But there continue to be claims that Dan, though badly injured in the conflict, actually escaped and headed away from Victoria.
Most of the stories have him living well into the 20th century in towns near Brisbane, with an Ipswich man, James Ryan, who died in 1948 after being hit by a train, claiming to be Dan Kelly and telling stories about the Kelly gang at conferences and exhibitions. Other men in southern Queensland made similar claims.
Brisbane playwright Matthew Ryan was intrigued by the stories he heard about the possible survival of Dan Kelly and set to work in 2008 on a play built around his "escape".
The play, Kelly, took four years to write, with Ryan extensively researching the lives of Ned and Dan Kelly.
When Queensland Theatre Company premiered Kelly in Brisbane in September 2012, it was such a hit that the company began looking at touring it.
That tour is now under way, and with 39 venues and 66 performances scheduled in Queensland, Victoria, Tasmania and New South Wales, it is the most extensive tour QTC has undertaken.
The show will be at Cessnock Performing Arts Centre on June 30 and Newcastle's Civic Theatre on July 2.
Kelly is set in Ned Kelly's prison cell the night before his hanging, with a guard telling Ned that a priest has come to see him. But when the man comes in, it is Dan in disguise. Dan is heading to Queensland and wants to make peace with Ned before the brothers are separated forever. The men's conversation is fiery, with accusations flying between them. They also relive important moments in their lives, including confrontations with police and other people; their discussion is tinged with humour and sadness. They play other characters in flashbacks.
Steven Rooke, who played Ned in the 2012 production, reprises the role, with Kevin Spink as Dan and Anthony Standish as the guard. The show is again directed by Todd MacDonald. Like the writer, Rooke and Spink spent much time researching the Kelly brothers after winning the roles. And while on tour they have been amazed by the comments made by audience members they have met after the performances.

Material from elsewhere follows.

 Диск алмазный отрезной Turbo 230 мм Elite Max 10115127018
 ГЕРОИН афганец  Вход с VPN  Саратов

The play has just finished its Victorian tour, and a woman at Wodonga, north of Glenrowan, told Rooke and Spink that her great-great-grandmother had nursed Dan back to health before he went to Queensland.

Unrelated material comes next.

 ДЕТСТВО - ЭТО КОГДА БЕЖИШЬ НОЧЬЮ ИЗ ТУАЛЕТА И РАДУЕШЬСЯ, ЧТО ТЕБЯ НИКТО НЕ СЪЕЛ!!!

Spink said the woman asserted that Dan used the smoke from the burning hotel as cover when he ran from the building and into the nearby trees. He was badly burnt and took some time to recover. Some patrons vehemently dismissed the suggestion that Dan could have escaped, while others believed it was possible. Rooke said the claims of four Queensland residents that they were Dan Kelly were now being investigated by researchers and officials to try to determine whether one actually was him.

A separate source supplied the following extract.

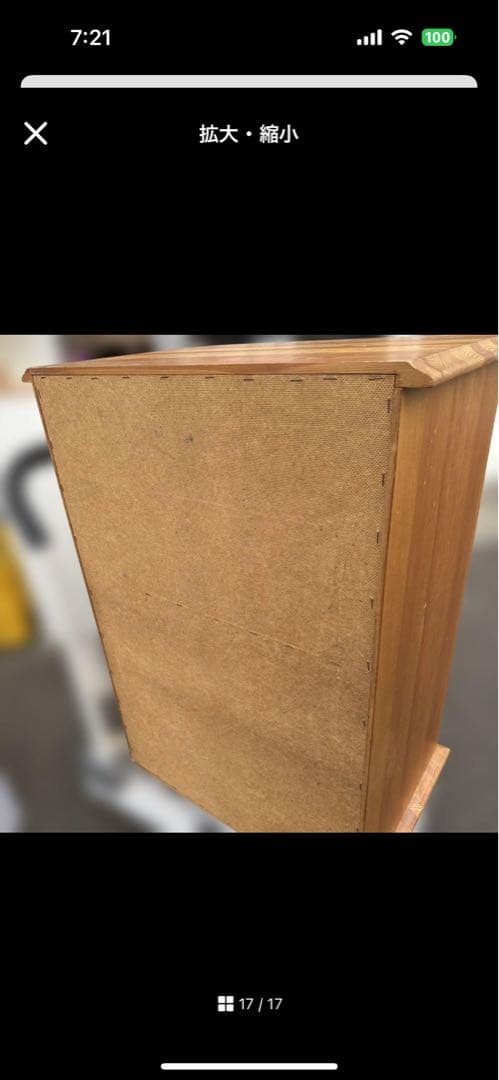 mackoy358様　パイン材　チェスト
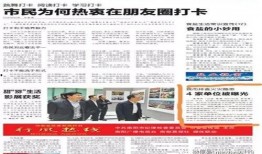 新闻爆料南阳,揭秘新闻爆料背后的真相与影响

The touring company performed at Glenrowan, allowing its members to see the places mentioned in the story.
The roles of the brothers are challenging. Ned was shot in both legs at Glenrowan, so he walks with difficulty. And, given their family backgrounds, there is an Irish cadence to their words.
Kelly can be seen at Cessnock Performing Arts Centre on Tuesday, June 30, at 8pm. Tickets: $32 to $40; bookings 49907134. The show is at the Civic Theatre, Newcastle, on Thursday, July 2, at 8pm. Tickets: $38 to $48; bookings 49291977.